-- Opening Marker --
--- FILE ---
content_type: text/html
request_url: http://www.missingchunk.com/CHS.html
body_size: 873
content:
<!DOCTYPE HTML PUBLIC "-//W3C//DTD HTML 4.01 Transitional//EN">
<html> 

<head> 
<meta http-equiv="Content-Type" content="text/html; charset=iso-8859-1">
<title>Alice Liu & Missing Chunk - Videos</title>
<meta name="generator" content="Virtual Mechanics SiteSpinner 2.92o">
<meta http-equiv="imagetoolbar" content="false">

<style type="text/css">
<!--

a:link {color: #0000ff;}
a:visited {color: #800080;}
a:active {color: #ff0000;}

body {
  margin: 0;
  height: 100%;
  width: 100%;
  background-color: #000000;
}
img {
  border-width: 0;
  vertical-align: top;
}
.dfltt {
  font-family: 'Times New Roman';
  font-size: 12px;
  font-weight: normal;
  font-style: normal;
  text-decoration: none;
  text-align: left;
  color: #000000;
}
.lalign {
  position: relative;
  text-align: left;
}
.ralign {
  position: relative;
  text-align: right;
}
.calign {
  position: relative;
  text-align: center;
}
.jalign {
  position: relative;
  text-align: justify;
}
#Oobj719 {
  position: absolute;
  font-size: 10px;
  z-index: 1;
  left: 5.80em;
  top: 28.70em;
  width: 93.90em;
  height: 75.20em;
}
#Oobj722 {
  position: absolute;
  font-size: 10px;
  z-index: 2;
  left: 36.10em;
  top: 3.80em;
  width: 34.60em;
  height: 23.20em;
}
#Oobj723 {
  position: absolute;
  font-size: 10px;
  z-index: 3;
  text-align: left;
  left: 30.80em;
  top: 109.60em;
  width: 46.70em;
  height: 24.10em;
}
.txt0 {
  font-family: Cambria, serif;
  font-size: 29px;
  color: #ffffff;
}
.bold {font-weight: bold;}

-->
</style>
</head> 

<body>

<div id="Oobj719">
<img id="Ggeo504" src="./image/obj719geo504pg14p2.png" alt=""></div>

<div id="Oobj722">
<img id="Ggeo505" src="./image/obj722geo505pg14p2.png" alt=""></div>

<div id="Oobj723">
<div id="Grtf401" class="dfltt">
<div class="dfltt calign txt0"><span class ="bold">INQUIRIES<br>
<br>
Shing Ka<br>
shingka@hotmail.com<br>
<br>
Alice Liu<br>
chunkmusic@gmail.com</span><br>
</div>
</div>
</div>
-- Closing Marker --
TO DO →
Give back the data above word for word.

WRITTEN RESPONSE →
--- FILE ---
content_type: text/html
request_url: http://www.missingchunk.com/CHS.html
body_size: 873
content:
<!DOCTYPE HTML PUBLIC "-//W3C//DTD HTML 4.01 Transitional//EN">
<html> 

<head> 
<meta http-equiv="Content-Type" content="text/html; charset=iso-8859-1">
<title>Alice Liu & Missing Chunk - Videos</title>
<meta name="generator" content="Virtual Mechanics SiteSpinner 2.92o">
<meta http-equiv="imagetoolbar" content="false">

<style type="text/css">
<!--

a:link {color: #0000ff;}
a:visited {color: #800080;}
a:active {color: #ff0000;}

body {
  margin: 0;
  height: 100%;
  width: 100%;
  background-color: #000000;
}
img {
  border-width: 0;
  vertical-align: top;
}
.dfltt {
  font-family: 'Times New Roman';
  font-size: 12px;
  font-weight: normal;
  font-style: normal;
  text-decoration: none;
  text-align: left;
  color: #000000;
}
.lalign {
  position: relative;
  text-align: left;
}
.ralign {
  position: relative;
  text-align: right;
}
.calign {
  position: relative;
  text-align: center;
}
.jalign {
  position: relative;
  text-align: justify;
}
#Oobj719 {
  position: absolute;
  font-size: 10px;
  z-index: 1;
  left: 5.80em;
  top: 28.70em;
  width: 93.90em;
  height: 75.20em;
}
#Oobj722 {
  position: absolute;
  font-size: 10px;
  z-index: 2;
  left: 36.10em;
  top: 3.80em;
  width: 34.60em;
  height: 23.20em;
}
#Oobj723 {
  position: absolute;
  font-size: 10px;
  z-index: 3;
  text-align: left;
  left: 30.80em;
  top: 109.60em;
  width: 46.70em;
  height: 24.10em;
}
.txt0 {
  font-family: Cambria, serif;
  font-size: 29px;
  color: #ffffff;
}
.bold {font-weight: bold;}

-->
</style>
</head> 

<body>

<div id="Oobj719">
<img id="Ggeo504" src="./image/obj719geo504pg14p2.png" alt=""></div>

<div id="Oobj722">
<img id="Ggeo505" src="./image/obj722geo505pg14p2.png" alt=""></div>

<div id="Oobj723">
<div id="Grtf401" class="dfltt">
<div class="dfltt calign txt0"><span class ="bold">INQUIRIES<br>
<br>
Shing Ka<br>
shingka@hotmail.com<br>
<br>
Alice Liu<br>
chunkmusic@gmail.com</span><br>
</div>
</div>
</div>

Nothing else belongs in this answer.